§ Stated problem: Copy out the data below word for word, with nothing left out or changed.

### Data to use ###

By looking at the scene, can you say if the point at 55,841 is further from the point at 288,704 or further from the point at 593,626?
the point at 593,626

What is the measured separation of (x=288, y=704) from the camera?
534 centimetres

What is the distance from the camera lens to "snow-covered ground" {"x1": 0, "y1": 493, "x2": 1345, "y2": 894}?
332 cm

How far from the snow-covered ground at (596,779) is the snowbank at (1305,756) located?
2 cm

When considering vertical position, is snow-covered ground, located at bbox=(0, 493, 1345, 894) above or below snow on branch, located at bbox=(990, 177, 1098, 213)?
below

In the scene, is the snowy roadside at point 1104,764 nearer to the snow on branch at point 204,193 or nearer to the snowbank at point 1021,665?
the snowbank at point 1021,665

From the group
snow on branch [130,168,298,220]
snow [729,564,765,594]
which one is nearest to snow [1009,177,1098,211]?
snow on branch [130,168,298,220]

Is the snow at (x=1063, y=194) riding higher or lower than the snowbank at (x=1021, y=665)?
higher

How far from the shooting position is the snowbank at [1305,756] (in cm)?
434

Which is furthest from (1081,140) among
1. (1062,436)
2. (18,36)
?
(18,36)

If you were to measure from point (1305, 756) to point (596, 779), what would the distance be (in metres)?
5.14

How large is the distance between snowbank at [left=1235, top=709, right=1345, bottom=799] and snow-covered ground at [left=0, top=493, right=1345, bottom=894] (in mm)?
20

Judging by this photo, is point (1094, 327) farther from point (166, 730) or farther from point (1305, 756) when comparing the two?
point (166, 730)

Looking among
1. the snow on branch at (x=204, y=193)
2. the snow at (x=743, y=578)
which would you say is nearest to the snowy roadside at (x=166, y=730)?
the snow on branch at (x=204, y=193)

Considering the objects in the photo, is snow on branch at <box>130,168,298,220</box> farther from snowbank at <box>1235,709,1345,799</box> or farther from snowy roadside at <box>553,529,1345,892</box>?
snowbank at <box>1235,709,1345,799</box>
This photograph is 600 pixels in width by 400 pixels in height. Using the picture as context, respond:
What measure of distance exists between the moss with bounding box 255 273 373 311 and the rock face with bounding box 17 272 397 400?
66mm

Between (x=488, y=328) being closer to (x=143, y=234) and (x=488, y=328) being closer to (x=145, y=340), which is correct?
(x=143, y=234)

###

§ Final result:
By looking at the scene, can you say if the point at 55,841 is further from the point at 288,704 or further from the point at 593,626?
the point at 593,626

What is the measured separation of (x=288, y=704) from the camera?
534 centimetres

What is the distance from the camera lens to "snow-covered ground" {"x1": 0, "y1": 493, "x2": 1345, "y2": 894}?
332 cm

How far from the snow-covered ground at (596,779) is the snowbank at (1305,756) located?
2 cm

When considering vertical position, is snow-covered ground, located at bbox=(0, 493, 1345, 894) above or below snow on branch, located at bbox=(990, 177, 1098, 213)?
below

In the scene, is the snowy roadside at point 1104,764 nearer to the snow on branch at point 204,193 or nearer to the snowbank at point 1021,665?
the snowbank at point 1021,665

From the group
snow on branch [130,168,298,220]
snow [729,564,765,594]
which one is nearest to snow [1009,177,1098,211]?
snow on branch [130,168,298,220]

Is the snow at (x=1063, y=194) riding higher or lower than the snowbank at (x=1021, y=665)?
higher

How far from the shooting position is the snowbank at [1305,756] (in cm)?
434

Which is furthest from (1081,140) among
1. (1062,436)
2. (18,36)
?
(18,36)

If you were to measure from point (1305, 756) to point (596, 779), what would the distance be (in metres)?
5.14

How large is the distance between snowbank at [left=1235, top=709, right=1345, bottom=799] and snow-covered ground at [left=0, top=493, right=1345, bottom=894] (in mm)?
20

Judging by this photo, is point (1094, 327) farther from point (166, 730) or farther from point (1305, 756) when comparing the two?
point (166, 730)

Looking among
1. the snow on branch at (x=204, y=193)
2. the snow at (x=743, y=578)
which would you say is nearest to the snowy roadside at (x=166, y=730)?
the snow on branch at (x=204, y=193)

Considering the objects in the photo, is snow on branch at <box>130,168,298,220</box> farther from snowbank at <box>1235,709,1345,799</box> or farther from snowy roadside at <box>553,529,1345,892</box>?
snowbank at <box>1235,709,1345,799</box>
This photograph is 600 pixels in width by 400 pixels in height. Using the picture as context, respond:
What measure of distance exists between the moss with bounding box 255 273 373 311 and the rock face with bounding box 17 272 397 400?
66mm

Between (x=488, y=328) being closer to (x=143, y=234) and (x=488, y=328) being closer to (x=145, y=340), which is correct?
(x=143, y=234)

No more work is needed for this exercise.